How do we know that such a sequence exists?

Answer 1

This follows definition of infimum (you do not need continuity of $g$ for this part). Suppose that there exists some $j\in\mathbb{N}$ such that for all $x\in X$ $$|g(x)| \geq m + \frac{1}{j}$$ but then for any $\epsilon >0$, in particular take $\epsilon$ small enough so that $\frac{1}{j} - \epsilon >0$, we have $$m = \inf_{x\in X} |g(x)| \geq m + \frac{1}{j} - \epsilon > m$$ a contradiction.

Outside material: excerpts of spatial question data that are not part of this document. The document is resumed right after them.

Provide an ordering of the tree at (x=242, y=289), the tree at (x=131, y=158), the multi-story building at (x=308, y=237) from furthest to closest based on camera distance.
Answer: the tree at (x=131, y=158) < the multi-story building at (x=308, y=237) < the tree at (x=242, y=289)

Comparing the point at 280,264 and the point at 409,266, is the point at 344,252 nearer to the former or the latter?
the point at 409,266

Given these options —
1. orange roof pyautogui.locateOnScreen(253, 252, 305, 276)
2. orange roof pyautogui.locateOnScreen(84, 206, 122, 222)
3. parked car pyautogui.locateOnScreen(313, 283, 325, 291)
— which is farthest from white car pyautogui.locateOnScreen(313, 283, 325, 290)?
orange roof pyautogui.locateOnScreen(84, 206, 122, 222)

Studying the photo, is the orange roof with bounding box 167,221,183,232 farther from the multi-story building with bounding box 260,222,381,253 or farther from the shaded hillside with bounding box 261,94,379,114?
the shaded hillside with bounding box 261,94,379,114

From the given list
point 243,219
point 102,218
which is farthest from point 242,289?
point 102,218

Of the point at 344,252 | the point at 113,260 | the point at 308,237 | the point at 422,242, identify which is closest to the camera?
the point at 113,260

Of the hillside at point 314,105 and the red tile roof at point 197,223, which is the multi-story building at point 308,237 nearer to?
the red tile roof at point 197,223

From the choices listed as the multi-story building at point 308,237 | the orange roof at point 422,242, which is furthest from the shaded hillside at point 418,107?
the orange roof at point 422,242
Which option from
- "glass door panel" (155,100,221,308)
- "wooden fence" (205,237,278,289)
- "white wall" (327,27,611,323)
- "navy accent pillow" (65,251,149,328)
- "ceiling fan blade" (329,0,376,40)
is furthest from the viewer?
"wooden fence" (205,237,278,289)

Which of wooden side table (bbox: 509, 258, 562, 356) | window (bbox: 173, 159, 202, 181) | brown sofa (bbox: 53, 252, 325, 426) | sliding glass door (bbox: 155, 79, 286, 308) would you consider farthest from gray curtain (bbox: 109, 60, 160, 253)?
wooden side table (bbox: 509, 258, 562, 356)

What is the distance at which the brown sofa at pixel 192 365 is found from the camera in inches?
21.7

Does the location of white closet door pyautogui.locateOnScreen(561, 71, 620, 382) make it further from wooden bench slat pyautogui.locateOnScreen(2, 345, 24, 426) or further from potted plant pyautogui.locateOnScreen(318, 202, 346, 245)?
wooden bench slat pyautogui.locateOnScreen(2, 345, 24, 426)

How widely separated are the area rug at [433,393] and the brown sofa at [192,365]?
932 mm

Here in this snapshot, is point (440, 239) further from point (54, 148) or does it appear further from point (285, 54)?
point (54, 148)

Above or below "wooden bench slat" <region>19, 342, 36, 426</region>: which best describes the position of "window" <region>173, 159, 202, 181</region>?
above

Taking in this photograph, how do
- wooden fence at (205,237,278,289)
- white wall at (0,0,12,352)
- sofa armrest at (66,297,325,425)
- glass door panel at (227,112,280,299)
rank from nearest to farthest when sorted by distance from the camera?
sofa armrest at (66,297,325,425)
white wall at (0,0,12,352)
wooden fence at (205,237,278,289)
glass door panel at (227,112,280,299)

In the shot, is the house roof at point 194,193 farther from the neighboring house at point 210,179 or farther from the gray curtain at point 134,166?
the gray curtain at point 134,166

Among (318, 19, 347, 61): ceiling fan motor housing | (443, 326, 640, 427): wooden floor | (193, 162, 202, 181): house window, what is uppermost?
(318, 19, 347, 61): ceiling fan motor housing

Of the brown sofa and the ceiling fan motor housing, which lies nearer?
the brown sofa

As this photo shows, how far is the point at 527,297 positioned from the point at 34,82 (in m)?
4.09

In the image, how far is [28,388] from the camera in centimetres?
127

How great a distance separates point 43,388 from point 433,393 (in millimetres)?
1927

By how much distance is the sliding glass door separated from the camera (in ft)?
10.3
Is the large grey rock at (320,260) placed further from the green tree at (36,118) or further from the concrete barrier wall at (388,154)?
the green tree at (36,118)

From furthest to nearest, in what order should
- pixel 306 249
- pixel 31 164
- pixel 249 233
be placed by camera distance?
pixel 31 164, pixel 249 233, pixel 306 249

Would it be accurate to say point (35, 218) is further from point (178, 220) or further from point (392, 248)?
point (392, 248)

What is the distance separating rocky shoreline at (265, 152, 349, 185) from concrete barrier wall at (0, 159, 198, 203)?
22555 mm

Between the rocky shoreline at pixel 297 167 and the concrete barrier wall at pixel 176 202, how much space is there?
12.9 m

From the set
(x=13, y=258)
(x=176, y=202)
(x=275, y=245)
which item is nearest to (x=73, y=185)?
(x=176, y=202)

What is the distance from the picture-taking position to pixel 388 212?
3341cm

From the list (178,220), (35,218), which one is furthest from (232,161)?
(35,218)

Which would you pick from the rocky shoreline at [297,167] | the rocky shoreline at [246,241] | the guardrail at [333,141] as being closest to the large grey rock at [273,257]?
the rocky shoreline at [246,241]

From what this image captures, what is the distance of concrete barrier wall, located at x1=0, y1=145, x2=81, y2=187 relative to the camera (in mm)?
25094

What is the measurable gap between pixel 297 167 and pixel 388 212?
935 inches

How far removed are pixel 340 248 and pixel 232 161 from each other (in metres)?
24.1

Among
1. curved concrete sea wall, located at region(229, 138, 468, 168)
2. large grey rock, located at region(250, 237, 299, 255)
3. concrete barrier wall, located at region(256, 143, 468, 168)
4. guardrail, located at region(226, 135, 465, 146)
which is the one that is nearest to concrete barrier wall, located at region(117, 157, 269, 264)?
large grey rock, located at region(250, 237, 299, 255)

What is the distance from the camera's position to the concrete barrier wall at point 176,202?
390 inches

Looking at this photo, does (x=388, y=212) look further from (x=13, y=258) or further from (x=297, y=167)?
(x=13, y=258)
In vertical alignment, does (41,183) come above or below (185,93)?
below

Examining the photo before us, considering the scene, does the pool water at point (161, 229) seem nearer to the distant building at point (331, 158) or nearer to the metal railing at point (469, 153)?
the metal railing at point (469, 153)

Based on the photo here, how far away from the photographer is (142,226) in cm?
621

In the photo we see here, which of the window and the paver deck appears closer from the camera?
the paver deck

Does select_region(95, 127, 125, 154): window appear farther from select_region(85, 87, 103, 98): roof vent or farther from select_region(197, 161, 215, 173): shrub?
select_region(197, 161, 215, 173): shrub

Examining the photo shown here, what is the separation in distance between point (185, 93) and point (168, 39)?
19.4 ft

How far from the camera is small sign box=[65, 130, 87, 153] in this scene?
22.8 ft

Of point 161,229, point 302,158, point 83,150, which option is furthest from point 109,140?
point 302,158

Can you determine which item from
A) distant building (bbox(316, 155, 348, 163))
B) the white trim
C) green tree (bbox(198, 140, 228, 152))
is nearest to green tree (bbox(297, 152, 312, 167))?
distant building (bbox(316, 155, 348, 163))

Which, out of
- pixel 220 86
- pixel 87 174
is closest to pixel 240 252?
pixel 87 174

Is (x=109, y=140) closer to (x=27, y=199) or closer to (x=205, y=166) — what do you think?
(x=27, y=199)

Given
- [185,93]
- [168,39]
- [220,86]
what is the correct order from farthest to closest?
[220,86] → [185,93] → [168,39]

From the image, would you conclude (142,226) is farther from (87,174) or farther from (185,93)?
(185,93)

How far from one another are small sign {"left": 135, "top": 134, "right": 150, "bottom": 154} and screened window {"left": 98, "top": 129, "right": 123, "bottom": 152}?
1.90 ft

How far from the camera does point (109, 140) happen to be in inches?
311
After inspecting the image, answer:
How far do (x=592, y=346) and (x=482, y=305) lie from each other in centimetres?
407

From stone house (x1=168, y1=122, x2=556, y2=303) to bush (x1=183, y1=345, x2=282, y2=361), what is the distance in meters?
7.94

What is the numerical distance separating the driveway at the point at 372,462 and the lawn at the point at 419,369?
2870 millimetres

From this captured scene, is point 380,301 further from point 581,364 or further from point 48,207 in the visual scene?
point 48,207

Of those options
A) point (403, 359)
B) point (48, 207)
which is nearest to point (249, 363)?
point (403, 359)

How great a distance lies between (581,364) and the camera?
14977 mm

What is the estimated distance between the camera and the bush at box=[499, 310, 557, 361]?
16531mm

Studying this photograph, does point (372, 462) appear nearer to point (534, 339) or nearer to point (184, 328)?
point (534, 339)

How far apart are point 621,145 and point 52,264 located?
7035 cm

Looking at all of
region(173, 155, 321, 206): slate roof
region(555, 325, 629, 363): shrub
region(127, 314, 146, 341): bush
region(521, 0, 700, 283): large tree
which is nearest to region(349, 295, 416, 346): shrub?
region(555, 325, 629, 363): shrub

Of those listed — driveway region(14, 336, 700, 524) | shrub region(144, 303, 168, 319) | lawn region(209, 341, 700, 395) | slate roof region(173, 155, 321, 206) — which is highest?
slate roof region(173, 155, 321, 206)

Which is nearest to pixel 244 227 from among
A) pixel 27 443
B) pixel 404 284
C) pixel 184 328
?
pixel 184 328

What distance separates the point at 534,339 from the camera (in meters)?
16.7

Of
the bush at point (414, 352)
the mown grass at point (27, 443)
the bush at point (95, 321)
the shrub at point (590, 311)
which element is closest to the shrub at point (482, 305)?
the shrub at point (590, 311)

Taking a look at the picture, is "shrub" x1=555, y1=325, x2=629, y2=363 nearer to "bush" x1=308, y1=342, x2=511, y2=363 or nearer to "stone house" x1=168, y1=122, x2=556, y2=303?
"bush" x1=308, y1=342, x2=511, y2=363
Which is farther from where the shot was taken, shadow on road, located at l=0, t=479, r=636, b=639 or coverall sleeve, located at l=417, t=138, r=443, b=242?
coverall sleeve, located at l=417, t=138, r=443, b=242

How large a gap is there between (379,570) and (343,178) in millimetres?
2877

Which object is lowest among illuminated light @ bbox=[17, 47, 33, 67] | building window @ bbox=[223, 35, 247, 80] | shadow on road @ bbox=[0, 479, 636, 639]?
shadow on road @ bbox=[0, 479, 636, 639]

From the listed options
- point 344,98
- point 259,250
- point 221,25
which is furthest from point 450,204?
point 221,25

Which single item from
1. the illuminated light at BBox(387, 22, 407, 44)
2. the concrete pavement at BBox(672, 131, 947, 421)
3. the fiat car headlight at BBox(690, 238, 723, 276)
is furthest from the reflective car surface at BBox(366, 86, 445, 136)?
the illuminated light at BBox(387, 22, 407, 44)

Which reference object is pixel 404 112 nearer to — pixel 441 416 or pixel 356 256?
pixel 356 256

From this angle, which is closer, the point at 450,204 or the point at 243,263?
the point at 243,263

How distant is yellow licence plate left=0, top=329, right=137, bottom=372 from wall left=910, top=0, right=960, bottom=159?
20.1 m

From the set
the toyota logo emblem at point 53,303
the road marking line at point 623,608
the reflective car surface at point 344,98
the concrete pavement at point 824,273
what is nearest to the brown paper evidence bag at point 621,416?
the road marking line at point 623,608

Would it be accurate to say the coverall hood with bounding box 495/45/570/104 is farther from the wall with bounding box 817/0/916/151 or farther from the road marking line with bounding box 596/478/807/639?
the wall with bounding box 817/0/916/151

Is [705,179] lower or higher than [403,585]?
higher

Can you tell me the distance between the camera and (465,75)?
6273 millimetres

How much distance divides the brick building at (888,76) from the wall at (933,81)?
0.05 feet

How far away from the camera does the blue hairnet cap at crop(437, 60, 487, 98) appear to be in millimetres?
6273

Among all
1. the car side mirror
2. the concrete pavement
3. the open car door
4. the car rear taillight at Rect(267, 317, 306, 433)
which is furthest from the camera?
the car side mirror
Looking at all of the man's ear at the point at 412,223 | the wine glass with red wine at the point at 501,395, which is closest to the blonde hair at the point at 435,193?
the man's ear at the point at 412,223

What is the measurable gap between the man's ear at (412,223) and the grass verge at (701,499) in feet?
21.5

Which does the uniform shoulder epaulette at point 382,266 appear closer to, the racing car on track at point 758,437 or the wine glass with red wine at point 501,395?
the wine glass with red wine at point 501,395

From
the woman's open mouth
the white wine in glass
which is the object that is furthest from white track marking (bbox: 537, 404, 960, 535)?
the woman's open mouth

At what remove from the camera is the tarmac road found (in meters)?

Thus there must be some $x_j$ such that $$|g(x_j)| < m + \frac{1}{j}$$ Then you use continuity to conclude that if $x_j \rightarrow x^*\in X$ (by compactness), then $$m \leq \lim_{j\rightarrow \infty} |g(x_j)| = g(x^*) \leq \lim_{j\rightarrow \infty}(m+\frac{1}{j}) = m$$ therefore $|g(x^*)| = m$.